I came across a confusing "feature" of subset function (using column name as a vector name for subsetting does not work):

data(iris)
Species <- unique(iris$Species)
i <- 2
Species[i]
subset(iris, subset = Species == Species[i])

sp <- unique(iris$Species)
sp[i]
subset(iris, subset = Species == sp[i])

Could someone explain me, what happens here and why?

Solution

subset() will first look inside the dataframe for any object you mention, so in your first example Species[i] returns 'setosa' (the same as iris$Species[i]). Only when the object you specify cannot be found inside the data frame, R looks in the parent frames and will find the correct object there.

So it all does work, you just don't understand how it works.
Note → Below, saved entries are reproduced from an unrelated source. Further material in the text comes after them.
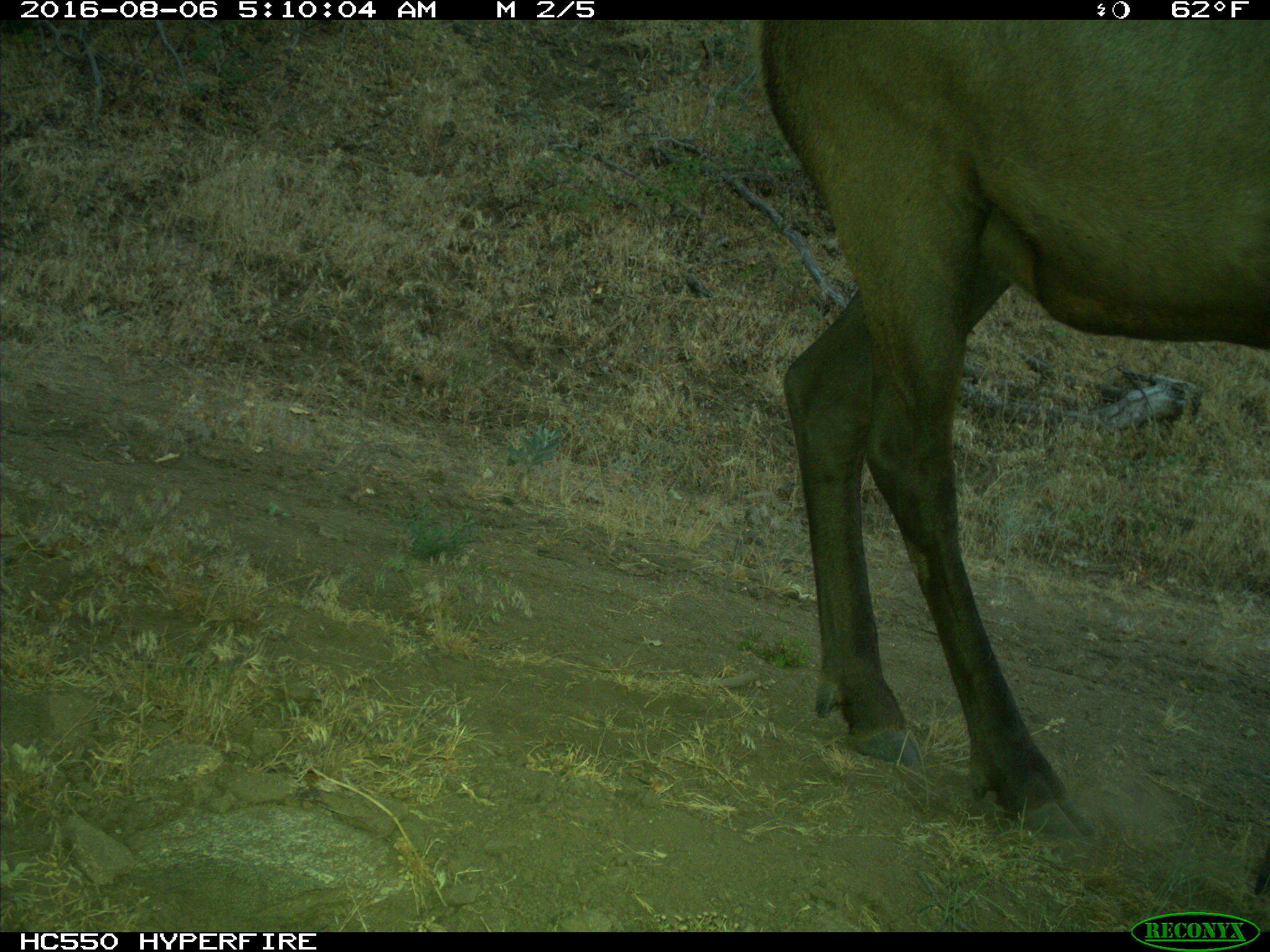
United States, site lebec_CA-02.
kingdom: Animalia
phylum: Chordata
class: Mammalia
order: Artiodactyla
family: Cervidae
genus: Cervus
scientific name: Cervus canadensis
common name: elk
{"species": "Cervus canadensis (elk)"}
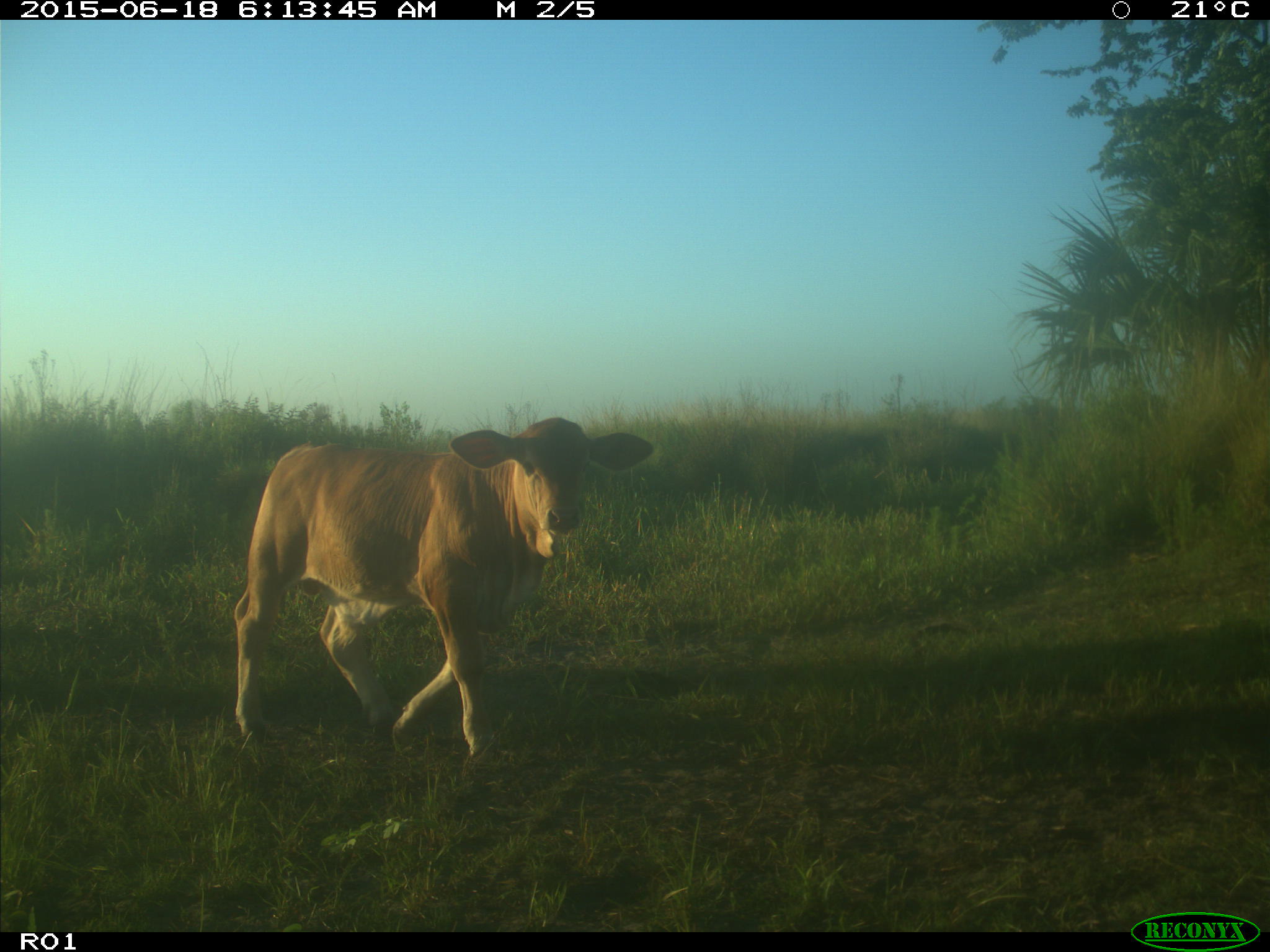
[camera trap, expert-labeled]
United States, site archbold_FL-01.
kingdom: Animalia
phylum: Chordata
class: Mammalia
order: Artiodactyla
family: Bovidae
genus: Bos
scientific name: Bos taurus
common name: domestic cow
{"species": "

You could have read this in the help files :

Note that subset will be evaluated in the data frame, so columns can be referred to (by name) as variables in the expression (see the examples).

How does this come about?

The reason is the following lines of code in subset() :

e <- substitute(subset)
r <- eval(e, x, parent.frame())

subset (or e) is in your example Species == Species[i]
x is in your example iris
parent.frame() returns in your example the global environment.

The second argument of the call to eval, x is called envir. It is the environment (or list or data frame, ...) where the expression is evaluated. In your case, R evaluates Species == Species[i] inside x, which is your data frame.

The third argument, parent.frame(), is the enclosure. This is the environments that encloses the data frame you specified als environment, and is the place where R will look in case the variables aren't found in the dataframe.